Bagian Dokumen:
··········

Selasa, 18 Januari 2011

Peran PBB dan BPHTB Dalam PAD

Peran PBB dan BPHTB Dalam PAD

I. Pendahuluan
Penyelenggaraan tugas dan fungsi pemerintahan, pelaksanaan pembangunan dan pelayanan kepada masyarakat oleh Pemerintah baik Pusat maupun Daerah tentulah membutuhkan pembiayaan. Salah satu sumber dana bagi pembiayaan penyelenggaraan pemerintahan, pelaksanaan pembangunan dan pelayanan kepada masyarakat di Daerah adalah Pendapatan Asli Daerah (PAD).

Untuk memenuhi sumber dana bagi pembiayaan penyelenggaraan pemerintahan tersebut Pemerintah Daerah akan berusaha semaksimal mungkin untuk meningkatkan realisasi penerimaannya. Melalui peningkatan penerimaan tersebut diharapkan juga dapat ditingkatkan pelayanan yang diberikan oleh Pemerintah Daerah.
Sebelum melanjutkan pembahasan ini dapat kami jelaskan terlebih dahulu, bahwa materi bahasan yang diminta oleh penyelenggara kepada kami adalah :
Implementasi Pungutan Bea Perolehan Hak atas Tanah dan Bangunan (BPHTB) dan Pajak Bumi dan Bangunan (PBB) sebagai sumber Pendapatan Asli Daerah (PAD) Pemerintah setempat sesuai dengan UU 22,34 Tahun 1999 tentang Otonomi Daerah serta Perda 26 Tahun 2000 tentang Tata Niaga Kayu di Indonesia.
Namun setelah kami mempelajari peraturan perundang-undangan yang berhubungan penyelenggaraan Pemerintahan Daerah maka untuk meluruskan kembali pengertian PAD yang dihubungkan dengan materi bahasan yang diajukan penyelenggara maka judulnya menjadi seperti di atas.

··········

Cuplikan set data:
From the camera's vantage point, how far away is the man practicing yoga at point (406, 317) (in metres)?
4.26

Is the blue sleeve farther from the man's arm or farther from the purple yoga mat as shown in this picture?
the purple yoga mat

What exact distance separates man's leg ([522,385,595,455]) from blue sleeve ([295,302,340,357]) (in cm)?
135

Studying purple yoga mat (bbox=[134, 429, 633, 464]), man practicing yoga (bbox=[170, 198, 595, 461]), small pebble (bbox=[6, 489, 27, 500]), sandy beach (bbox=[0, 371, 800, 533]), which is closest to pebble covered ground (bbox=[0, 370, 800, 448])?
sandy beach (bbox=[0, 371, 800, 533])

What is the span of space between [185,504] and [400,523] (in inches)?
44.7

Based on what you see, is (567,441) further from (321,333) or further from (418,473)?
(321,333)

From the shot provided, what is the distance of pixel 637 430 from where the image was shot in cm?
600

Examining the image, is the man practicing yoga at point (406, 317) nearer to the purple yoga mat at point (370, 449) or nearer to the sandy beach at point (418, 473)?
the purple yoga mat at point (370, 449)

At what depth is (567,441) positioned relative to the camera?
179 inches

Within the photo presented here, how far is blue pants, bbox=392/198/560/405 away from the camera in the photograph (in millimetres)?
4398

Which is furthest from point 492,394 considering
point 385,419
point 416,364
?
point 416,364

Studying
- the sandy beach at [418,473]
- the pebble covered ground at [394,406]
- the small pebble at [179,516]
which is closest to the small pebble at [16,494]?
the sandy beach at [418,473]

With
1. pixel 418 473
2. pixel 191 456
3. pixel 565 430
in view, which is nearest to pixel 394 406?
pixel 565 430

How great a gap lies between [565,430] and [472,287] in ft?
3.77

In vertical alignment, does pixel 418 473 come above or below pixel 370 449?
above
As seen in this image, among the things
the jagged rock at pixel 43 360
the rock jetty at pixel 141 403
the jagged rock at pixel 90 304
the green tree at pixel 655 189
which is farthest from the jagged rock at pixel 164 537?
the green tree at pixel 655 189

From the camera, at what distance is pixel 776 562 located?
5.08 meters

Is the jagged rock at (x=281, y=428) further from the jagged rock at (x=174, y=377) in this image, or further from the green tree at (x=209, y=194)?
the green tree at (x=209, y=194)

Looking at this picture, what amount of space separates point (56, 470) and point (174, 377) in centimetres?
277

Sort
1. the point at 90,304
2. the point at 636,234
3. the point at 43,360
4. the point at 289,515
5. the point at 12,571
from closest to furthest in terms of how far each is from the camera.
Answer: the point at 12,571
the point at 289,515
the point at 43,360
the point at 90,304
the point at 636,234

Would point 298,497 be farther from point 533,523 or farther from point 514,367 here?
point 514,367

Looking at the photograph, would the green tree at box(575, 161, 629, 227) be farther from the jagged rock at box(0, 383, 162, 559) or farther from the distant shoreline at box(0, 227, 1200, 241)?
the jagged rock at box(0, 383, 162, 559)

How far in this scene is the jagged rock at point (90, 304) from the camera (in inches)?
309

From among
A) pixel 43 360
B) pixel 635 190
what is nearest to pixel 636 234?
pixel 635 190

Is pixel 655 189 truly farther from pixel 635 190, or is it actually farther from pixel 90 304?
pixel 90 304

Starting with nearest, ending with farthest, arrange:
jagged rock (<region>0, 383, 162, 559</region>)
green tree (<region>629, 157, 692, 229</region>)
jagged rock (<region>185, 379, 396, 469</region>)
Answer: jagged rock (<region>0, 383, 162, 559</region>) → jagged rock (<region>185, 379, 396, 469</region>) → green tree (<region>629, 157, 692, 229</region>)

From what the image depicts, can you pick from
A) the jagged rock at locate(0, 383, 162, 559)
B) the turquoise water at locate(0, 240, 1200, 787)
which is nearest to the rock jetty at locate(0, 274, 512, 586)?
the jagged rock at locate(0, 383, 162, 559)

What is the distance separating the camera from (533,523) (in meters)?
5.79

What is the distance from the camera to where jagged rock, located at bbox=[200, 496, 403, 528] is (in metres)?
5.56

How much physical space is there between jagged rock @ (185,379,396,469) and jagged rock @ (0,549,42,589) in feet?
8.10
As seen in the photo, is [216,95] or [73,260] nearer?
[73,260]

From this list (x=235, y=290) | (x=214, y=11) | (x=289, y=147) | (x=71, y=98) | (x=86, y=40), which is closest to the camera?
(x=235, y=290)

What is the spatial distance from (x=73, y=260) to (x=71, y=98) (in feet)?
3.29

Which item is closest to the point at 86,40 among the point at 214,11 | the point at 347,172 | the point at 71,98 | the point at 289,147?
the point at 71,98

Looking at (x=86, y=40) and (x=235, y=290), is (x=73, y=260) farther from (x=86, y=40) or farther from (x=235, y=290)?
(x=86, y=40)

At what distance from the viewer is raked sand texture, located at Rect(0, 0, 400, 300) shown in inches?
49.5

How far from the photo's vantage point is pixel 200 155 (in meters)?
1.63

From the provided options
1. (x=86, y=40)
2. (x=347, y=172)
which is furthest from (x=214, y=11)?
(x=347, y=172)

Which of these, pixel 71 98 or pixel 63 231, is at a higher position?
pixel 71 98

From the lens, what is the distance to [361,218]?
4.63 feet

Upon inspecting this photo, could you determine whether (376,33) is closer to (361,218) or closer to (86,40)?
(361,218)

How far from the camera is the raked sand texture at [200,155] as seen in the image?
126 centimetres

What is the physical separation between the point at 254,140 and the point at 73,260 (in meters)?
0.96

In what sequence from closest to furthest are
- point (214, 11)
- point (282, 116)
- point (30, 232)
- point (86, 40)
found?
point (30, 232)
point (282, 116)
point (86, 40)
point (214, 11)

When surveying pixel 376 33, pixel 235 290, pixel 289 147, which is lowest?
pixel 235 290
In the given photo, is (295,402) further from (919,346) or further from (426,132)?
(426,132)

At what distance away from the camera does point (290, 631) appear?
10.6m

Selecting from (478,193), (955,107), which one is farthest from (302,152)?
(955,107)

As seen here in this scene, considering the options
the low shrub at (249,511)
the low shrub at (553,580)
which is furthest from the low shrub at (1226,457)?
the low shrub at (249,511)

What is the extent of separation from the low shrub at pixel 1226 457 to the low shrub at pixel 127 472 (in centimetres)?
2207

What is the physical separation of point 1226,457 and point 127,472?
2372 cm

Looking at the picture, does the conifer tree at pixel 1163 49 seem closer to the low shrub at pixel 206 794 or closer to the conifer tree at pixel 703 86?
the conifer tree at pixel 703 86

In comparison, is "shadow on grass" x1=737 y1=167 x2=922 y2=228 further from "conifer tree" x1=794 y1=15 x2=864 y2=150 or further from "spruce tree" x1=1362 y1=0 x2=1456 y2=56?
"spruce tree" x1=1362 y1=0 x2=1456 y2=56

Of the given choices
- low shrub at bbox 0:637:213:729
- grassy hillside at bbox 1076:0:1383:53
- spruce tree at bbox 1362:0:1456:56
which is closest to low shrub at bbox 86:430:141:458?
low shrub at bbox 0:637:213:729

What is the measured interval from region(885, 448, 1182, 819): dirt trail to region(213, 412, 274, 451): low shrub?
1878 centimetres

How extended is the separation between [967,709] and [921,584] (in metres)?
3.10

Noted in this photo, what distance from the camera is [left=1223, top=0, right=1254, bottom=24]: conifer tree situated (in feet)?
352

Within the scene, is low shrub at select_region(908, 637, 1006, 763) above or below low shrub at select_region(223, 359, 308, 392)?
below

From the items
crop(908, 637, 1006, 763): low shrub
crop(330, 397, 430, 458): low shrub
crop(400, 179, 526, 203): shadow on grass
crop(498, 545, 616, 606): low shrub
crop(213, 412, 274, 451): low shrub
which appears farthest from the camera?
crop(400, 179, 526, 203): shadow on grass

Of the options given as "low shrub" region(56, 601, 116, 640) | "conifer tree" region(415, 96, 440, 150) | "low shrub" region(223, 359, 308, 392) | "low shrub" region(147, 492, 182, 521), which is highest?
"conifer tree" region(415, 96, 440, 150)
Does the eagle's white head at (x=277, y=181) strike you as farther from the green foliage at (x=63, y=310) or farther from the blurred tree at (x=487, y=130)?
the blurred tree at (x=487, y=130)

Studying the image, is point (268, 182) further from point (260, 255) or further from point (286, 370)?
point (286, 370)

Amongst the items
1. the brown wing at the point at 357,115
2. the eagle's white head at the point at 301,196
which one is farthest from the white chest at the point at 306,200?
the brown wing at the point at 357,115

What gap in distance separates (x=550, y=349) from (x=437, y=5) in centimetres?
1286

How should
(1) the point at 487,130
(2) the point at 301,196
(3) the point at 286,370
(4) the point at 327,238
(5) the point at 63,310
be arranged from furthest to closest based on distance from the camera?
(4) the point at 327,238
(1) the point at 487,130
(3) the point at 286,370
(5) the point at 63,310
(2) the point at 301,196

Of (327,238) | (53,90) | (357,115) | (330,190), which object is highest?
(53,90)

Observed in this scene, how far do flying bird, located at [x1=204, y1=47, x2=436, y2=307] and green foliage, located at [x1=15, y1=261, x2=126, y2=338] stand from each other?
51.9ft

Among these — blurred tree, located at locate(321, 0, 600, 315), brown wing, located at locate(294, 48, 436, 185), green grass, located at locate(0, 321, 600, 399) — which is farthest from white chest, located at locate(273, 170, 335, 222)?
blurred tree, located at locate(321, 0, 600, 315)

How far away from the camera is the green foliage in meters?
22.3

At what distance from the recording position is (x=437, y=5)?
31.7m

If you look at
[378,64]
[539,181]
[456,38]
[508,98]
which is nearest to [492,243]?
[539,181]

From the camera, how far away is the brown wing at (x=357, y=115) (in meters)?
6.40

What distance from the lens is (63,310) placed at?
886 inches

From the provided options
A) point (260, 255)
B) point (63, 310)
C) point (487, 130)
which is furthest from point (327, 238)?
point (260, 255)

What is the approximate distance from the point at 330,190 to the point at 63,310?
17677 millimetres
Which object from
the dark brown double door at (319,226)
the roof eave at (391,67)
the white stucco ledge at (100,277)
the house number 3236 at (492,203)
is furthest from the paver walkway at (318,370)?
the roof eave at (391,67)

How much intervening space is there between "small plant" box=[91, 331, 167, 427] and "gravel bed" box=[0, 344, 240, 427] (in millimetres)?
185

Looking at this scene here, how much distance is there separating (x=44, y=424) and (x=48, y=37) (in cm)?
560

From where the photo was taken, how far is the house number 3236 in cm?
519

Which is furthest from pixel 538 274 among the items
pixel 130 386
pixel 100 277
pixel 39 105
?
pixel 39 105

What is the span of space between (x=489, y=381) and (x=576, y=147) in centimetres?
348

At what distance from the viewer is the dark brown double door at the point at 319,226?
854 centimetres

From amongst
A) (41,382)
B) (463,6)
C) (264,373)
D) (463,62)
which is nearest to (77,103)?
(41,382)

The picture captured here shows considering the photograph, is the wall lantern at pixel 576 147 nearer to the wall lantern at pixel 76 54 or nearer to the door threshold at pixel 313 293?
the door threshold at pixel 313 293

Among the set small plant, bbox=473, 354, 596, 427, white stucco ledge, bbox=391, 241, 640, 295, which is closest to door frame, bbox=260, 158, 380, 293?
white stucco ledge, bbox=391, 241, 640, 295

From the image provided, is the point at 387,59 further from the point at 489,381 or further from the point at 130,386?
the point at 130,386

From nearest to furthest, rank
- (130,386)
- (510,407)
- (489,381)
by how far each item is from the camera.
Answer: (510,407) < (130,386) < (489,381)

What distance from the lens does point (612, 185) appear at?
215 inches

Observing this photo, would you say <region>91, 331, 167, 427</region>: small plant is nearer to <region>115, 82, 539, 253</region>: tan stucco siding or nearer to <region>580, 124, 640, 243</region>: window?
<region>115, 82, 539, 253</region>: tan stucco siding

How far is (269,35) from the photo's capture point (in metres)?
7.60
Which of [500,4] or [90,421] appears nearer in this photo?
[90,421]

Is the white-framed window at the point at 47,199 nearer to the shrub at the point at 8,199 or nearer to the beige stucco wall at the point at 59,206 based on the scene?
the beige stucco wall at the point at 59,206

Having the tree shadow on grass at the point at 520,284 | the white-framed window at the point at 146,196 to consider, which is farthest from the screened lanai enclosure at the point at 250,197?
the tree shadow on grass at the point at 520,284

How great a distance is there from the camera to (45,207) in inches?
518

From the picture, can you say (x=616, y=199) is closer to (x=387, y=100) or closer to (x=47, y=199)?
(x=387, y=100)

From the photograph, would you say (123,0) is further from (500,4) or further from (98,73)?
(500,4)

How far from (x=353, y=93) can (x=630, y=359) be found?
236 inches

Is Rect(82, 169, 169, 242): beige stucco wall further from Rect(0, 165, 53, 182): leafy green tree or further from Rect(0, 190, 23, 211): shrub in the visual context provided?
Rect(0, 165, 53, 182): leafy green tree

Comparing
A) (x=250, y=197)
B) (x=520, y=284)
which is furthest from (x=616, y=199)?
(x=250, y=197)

··········

Tugas Latihan:
1) Menurut teks tentang PBB dan BPHTB, mengapa judul bahasan berbeda dari materi yang diminta penyelenggara? Jelaskan dalam satu sampai tiga kalimat.
2) Teruskan teks tentang PBB dan BPHTB mulai dari kalimat sesudah kalimat terakhir yang ditampilkan.
Butir-butir data tersebut tidak diperlukan untuk mengerjakan latihan ini.

Jawaban:
1) Judul diubah setelah peraturan perundang-undangan yang berhubungan dengan penyelenggaraan Pemerintahan Daerah dipelajari. Perubahan itu dilakukan untuk meluruskan kembali pengertian PAD yang dihubungkan dengan materi bahasan yang diajukan penyelenggara. Karena itu, judulnya menjadi "Peran PBB dan BPHTB Dalam PAD".

2)
II PENDAPATAN ASLI DAERAH
Pelaksanaan kebijakan Otonomi Daerah berdasarkan Undang-Undang Nomor 22 Tahun 1999 menurut pengamatan kami telah menimbulkan kecemasan dari kalangan dunia usaha terhadap kemungkinan pengenaan berbagai pajak, retribusi atau pungutan lainnya oleh Pemerintah Daerah terhadap dunia usaha untuk memacu peningkatan PAD. Namun menurut hemat kami hal tersebut sangat tidak beralasan, karena penetapan pajak dan retribusi daerah serta pungutan lainnya harus diatur dengan Peraturan Daerah yang mengacu kepada peraturan perundang-undangan secara nasional. Upaya yang dilakukan Pemerintah Daerah untuk meningkatkan PAD tentu saja dilakukan sepanjang koridor regulasi yang ada, karena penetapan suatu kebijakan dalam bentuk Peraturan Daerah bukan lagi monopoli Pemerintah Daerah tetapi juga diawasi oleh legislatif dan masyarakat.
Baik Undang-Undang Nomor 5 Tahun 1974 tentang Pokok-Pokok Pemerintahan di Daerah maupun penggantinya Undang-Undang Nomor 22 Tahun 1999 tentang Pemerintahan Daerah, mengatur tentang Pendapatan asli Daerah (PAD) tersebut. Dalam UU 5/1974 dinyatakan bahwa PAD terdiri dari; 1) hasil pajak Daerah, 2) hasil retribusi Daerah, 3) hasil Perusahaan Daerah, 4) lain-lain usaha Daerah yang sah.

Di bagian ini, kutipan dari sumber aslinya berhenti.